*Lista de tareas:*
1 - Según el pasaje sobre Amartillazos, ¿cuáles son los dos sentidos del concepto de «estética»?
2 - Copia del pasaje sobre Amartillazos el fragmento que empieza con "El concepto de" y continúa hasta "menos, tres aclaraciones.".

*Pasaje seleccionado:*
★ ★ ★

Ahora bien, quienes hacemos Amartillazos desestimamos todo intento de invertir esa jerarquía. No queremos «que la tortilla se vuelva». Pero tampoco queremos seguir comiendo mierda. (De hecho, Platón utiliza el mito tanto como nuestros políticos el cuento.) Afirmamos la percepción, la aísthesis, pero no como el punto de llegada que clausure las preguntas, sino como el ineludible punto de partida que dispare los problemas. La filosofía es producción de conceptos, pero un concepto no es una sentencia, no es una cerradura. Un concepto es una respuesta que abre un haz de preguntas, un concepto es un problema. Es algo activo, viviente, aun feroz: un concepto es una bestia. En este sentido, cuando hablamos de «producción de conceptos» queremos decir que la creación está en el trabajo del concepto funcionando, del concepto conectándose, relevándose con dominios no-conceptuales. Un concepto es una máquina. No hablamos sólo de hacer de los conceptos algo discutible (lo cual sería casi como el intento de poner de moda un vocabulario), sino también y especialmente de hacer públicas nuestras discusiones, de derribar los muros de la fábrica de conceptos, de poner todas la posibilidades en juego: los dados, el cubilete y las reglas.

04.

El concepto de «estética» (aísthesis) sufre de una dualidad desgarradora: es «teoría del arte» y es también «estudio de las condiciones de posibilidad de la experiencia». En este sentido Amartillazos es una máquina-estética: se dispone como sede de encuentro o, mejor, como el campo de batalla entre esos dos sentidos de la estética. En otras palabras, queremos transitar una articulación política de ambos sentidos. ¿De qué manera? Sintéticamente, podríamos aventurar: si existen condiciones trascendentales de la experiencia posible, esas condiciones son inmanentes a la experiencia real. O sea, es en la experiencia concreta donde se constituyen las condiciones trascendentales de la experiencia posible. Pero toda filosofía parte de supuestos, así que haremos, por lo menos, tres aclaraciones.

★ ★ ★

*Datos proporcionados:*

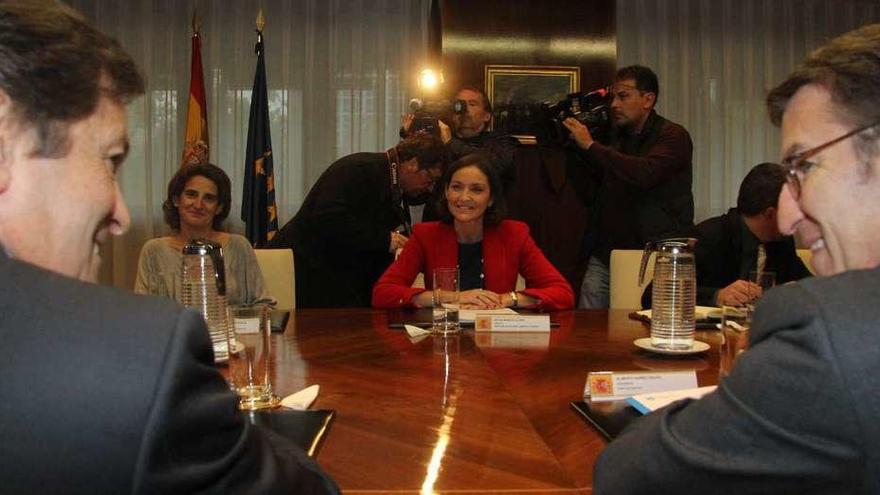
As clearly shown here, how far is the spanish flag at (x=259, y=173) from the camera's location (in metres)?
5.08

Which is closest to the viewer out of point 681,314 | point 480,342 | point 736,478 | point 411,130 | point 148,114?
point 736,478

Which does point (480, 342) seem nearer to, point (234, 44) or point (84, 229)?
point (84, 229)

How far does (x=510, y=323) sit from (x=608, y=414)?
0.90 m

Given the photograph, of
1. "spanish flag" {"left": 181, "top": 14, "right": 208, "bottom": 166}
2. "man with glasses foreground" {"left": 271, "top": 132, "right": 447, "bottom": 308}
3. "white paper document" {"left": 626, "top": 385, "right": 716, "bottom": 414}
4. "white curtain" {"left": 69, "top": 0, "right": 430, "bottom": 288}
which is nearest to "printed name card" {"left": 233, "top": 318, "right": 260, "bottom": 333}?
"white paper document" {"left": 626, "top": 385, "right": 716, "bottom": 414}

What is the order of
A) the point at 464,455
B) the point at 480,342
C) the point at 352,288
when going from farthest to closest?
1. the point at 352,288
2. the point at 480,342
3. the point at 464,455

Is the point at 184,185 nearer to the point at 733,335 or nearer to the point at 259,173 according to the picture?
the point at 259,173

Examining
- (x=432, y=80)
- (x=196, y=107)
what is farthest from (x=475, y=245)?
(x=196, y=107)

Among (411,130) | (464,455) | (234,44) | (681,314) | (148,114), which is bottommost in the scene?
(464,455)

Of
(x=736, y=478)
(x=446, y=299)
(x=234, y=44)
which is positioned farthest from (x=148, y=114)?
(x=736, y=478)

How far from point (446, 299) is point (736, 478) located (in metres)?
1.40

★ ★ ★

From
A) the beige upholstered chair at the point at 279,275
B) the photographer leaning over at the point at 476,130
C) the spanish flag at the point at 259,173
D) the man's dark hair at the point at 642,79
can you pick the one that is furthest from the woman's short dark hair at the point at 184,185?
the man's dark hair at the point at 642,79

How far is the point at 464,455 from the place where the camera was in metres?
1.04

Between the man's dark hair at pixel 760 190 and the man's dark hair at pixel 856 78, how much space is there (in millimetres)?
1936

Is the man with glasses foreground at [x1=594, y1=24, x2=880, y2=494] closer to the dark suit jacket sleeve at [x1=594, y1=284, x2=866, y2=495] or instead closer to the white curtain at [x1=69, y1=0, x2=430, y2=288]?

★ ★ ★

*Soluciones en orden:*
1 - Es «teoría del arte» y también «estudio de las condiciones de posibilidad de la experiencia».

2 -
El concepto de «estética» (aísthesis) sufre de una dualidad desgarradora: es «teoría del arte» y es también «estudio de las condiciones de posibilidad de la experiencia». En este sentido Amartillazos es una máquina-estética: se dispone como sede de encuentro o, mejor, como el campo de batalla entre esos dos sentidos de la estética. En otras palabras, queremos transitar una articulación política de ambos sentidos. ¿De qué manera? Sintéticamente, podríamos aventurar: si existen condiciones trascendentales de la experiencia posible, esas condiciones son inmanentes a la experiencia real. O sea, es en la experiencia concreta donde se constituyen las condiciones trascendentales de la experiencia posible. Pero toda filosofía parte de supuestos, así que haremos, por lo menos, tres aclaraciones.